The only way to get to Ocracoke is by a ferry. There are several different places in NC to board the car ferry. We picked it up on the Hatteras inlet. The total time was 40 minutes one-way. In off season, the ferries run from this location every hour; peak season every half hour.
You have to take a ferry to get to Ocracoke Island, which really helps it to maintain it's charm.
The most commonly used ferry runs between the town of Hatteras and the north end of Ocracoke island. The ferry is free, and it runs every half hour to an hour between 5:00am and 12:00am during the summer season. During the winter it runs every hour. The trip takes about 40 minutes.

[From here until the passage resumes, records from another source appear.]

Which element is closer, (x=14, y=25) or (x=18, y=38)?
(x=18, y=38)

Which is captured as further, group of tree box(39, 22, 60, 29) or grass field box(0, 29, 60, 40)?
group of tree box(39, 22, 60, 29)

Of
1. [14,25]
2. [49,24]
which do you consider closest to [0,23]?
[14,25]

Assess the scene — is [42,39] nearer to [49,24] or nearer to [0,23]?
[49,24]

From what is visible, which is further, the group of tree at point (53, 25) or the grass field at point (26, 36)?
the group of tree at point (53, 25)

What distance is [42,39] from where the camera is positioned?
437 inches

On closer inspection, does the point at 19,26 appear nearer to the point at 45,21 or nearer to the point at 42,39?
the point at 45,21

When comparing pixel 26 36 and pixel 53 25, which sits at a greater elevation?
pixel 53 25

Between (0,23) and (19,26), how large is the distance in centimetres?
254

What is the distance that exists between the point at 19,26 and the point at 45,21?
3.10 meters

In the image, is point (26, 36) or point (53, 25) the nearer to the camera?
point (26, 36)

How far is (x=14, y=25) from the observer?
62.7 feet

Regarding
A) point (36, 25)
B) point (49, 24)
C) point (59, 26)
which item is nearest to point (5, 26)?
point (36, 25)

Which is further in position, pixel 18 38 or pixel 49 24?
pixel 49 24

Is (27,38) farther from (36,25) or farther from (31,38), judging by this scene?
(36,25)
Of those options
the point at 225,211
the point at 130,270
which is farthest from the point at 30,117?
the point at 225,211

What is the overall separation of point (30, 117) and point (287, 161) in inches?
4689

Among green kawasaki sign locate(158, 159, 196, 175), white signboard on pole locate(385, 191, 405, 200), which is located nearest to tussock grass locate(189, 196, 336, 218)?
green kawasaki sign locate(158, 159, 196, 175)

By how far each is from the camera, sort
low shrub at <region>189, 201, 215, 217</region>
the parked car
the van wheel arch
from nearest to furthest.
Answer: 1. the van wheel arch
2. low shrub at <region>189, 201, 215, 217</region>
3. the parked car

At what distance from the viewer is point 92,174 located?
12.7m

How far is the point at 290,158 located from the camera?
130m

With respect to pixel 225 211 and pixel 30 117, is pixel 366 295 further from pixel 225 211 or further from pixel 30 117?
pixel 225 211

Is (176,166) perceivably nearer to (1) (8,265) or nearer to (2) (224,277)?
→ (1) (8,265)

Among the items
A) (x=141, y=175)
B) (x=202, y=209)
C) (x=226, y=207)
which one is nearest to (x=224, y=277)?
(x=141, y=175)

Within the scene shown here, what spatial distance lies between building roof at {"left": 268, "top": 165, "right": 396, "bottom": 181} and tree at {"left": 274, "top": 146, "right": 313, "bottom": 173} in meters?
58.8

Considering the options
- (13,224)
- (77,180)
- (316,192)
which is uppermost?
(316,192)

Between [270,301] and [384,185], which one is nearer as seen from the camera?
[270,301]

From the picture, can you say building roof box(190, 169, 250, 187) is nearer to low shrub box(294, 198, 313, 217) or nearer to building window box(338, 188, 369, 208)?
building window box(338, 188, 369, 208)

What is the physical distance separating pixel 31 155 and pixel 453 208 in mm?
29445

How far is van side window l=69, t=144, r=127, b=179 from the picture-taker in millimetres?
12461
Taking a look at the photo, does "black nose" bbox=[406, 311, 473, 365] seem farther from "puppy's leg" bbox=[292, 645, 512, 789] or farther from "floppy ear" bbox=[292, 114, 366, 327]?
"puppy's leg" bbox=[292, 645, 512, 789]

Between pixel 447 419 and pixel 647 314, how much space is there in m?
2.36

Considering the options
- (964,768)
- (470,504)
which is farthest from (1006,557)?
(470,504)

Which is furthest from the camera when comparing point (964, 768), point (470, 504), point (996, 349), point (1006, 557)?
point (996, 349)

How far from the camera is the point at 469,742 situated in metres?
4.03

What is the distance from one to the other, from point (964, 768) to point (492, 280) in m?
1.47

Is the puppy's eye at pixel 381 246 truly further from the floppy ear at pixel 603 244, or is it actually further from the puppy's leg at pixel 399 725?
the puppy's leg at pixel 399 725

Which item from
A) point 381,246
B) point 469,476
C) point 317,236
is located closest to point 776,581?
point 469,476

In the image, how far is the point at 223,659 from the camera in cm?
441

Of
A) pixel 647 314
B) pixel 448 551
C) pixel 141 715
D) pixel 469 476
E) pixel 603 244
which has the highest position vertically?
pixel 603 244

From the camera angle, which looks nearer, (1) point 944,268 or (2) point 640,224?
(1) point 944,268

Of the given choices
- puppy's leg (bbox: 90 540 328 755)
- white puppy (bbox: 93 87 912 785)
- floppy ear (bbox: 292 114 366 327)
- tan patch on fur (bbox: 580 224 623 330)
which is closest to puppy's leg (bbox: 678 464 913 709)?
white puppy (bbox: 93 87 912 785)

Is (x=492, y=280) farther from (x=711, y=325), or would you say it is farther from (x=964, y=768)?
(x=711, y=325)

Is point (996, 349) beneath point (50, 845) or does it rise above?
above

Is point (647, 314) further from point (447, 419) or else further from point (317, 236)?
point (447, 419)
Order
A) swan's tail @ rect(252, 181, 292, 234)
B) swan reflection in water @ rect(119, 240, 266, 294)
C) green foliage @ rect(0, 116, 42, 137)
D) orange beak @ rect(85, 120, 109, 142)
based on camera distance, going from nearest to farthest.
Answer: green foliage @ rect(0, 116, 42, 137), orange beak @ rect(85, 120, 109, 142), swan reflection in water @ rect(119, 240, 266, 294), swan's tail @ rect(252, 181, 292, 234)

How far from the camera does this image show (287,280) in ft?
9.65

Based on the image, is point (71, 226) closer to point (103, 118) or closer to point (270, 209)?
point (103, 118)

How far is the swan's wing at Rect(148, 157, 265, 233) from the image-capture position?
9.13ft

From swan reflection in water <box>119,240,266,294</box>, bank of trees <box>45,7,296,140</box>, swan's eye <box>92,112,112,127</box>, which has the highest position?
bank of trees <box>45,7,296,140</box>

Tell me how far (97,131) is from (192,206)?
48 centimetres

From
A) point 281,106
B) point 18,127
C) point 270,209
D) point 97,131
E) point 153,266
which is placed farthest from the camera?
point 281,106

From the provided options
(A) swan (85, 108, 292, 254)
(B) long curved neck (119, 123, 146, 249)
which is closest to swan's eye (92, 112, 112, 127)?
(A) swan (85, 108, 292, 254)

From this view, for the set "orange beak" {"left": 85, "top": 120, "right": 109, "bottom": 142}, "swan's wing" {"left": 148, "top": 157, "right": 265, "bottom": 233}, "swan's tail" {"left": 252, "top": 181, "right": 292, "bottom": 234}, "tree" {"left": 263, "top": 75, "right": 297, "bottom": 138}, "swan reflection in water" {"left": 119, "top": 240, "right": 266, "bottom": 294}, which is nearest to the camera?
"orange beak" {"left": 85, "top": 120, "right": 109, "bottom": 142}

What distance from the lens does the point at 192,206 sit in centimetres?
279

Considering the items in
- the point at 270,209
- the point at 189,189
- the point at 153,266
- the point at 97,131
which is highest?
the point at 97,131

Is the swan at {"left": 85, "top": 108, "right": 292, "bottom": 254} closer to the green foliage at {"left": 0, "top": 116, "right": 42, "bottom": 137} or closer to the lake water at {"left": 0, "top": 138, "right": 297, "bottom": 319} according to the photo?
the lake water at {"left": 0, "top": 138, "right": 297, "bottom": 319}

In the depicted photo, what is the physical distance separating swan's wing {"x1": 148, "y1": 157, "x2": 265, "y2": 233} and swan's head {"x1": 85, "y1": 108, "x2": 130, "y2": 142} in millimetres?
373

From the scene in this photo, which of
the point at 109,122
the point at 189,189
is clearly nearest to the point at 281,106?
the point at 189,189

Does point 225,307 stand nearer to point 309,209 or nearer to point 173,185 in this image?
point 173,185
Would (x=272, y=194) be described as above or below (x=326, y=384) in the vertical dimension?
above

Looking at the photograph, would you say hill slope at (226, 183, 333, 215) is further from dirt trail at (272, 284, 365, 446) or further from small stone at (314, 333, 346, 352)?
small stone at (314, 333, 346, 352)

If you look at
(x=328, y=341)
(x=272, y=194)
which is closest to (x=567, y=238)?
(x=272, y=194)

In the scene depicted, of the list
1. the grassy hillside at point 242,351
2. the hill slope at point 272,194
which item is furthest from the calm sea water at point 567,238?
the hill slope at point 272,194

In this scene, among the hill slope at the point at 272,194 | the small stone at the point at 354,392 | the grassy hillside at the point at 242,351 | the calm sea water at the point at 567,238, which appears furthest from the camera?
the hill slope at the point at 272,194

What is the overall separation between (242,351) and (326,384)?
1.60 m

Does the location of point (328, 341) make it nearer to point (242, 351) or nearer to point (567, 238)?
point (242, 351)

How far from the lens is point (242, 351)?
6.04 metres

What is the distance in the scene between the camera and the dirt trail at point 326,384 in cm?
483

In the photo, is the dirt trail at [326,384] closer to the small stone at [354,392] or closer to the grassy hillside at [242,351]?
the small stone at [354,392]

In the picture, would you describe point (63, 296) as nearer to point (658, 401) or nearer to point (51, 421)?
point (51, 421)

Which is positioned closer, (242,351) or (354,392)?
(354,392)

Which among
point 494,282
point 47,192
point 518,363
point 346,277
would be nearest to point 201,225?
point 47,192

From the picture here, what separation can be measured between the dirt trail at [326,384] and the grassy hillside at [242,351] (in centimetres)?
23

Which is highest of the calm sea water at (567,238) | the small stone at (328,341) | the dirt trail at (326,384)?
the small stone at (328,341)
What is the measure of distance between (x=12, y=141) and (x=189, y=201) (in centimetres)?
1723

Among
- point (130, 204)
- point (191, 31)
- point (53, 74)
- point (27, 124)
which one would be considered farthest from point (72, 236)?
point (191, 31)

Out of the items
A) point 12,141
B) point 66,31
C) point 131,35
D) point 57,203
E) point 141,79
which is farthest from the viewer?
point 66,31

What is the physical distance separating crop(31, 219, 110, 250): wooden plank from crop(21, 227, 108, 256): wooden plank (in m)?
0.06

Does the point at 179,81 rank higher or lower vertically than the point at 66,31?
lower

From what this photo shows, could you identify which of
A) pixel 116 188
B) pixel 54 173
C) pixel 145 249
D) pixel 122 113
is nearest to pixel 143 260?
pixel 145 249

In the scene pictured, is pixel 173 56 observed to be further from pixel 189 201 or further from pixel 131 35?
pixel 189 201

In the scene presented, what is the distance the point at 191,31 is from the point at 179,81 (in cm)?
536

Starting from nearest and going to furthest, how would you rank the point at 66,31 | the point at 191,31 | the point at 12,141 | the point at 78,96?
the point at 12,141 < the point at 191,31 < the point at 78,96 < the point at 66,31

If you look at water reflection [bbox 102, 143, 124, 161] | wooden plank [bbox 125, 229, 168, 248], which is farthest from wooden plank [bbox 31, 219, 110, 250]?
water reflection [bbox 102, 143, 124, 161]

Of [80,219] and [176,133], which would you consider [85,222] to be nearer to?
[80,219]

There are also two ferries that run between Ocracoke Village and the mainland. One goes to Swan Quarter, and the other to Cedar Island. These are toll ferries, and they run far less frequently than the Hatteras Ferry. You can get the fares and schedule on NCDOT's web site, or at the National Seashore's visitor's center.
Here you see one of the many ferries criss-crossing the Pamlico Sound delivering their human and vehicular cargos to the various parts of the Outer Banks.
I think this must be a bit confusing to the seagulls... "Depending on the number of people onboard and the bread they brought along to feed us, do we stay with this one, or check out the other one? Decisions, Decisions..."
We arrived at Swan Quarter at 6:15am and though we had reservations for the 9am ferry, we were very lucky to be able to catch the earlier 7am trek to Ocracoke Island. *** A note here... There is NOTHING to do or places to eat in Swan Quarter at such an early hour, so bring food as there are only vending machines at the dock and on the ferries! ***
The trip to Ocracoke Island takes 2 hours and 45 minutes which seems like a long time if you've been driving for 6 hours, but I can truly say that the trip was most enjoyable as it was both envigorating and relaxing. The open air, the sights, sounds, and smell of the water all combine to make this a most pleasant voyage! You should do this!
The ferries range in size from 110 feet to 220 feet and we happened upon the largest one for the passage to Ocracoke. Ferries depart and arrive from 9 different points. The ferry from Swan Quarter to Ocracoke Island costs $15 per vehicle but some other ferries are free.
These ferries can navigate in as little as 5 feet of water and are very well maintained by the State of North Carolina. Ferry schedules and contact information is listed below.
From the Swan Quarter there is a ferry available to Ocracoke twice or three times a day. It takes over 2,5 hours, but if you are lucky, you can even see some dolphins along the cruise :-) Good opportunity to get some suntan too.
We had 2 huge bags of bread for the seagulls. It was fun throwing it in the air and observing those fantastic birds catching some pieces above our heads. Great fun for kids and grown-ups as well ;-)
Well, if you are rich, you can go there by plane :-). There was an airport for small planes too.
Although you can reach parts of the Outer Banks without taking a Ferry, the Ferry ride is still a great way to get there. Spending a little time on the Ferry helps you relax and get in the mood for the easy-going Outre Banks Life. The Longest Ferrys go from the mainland to and from Ocracoke but there are smaller ones to get you between the other islands.
In Peak Season, get there early as there are limited slots on the ferries.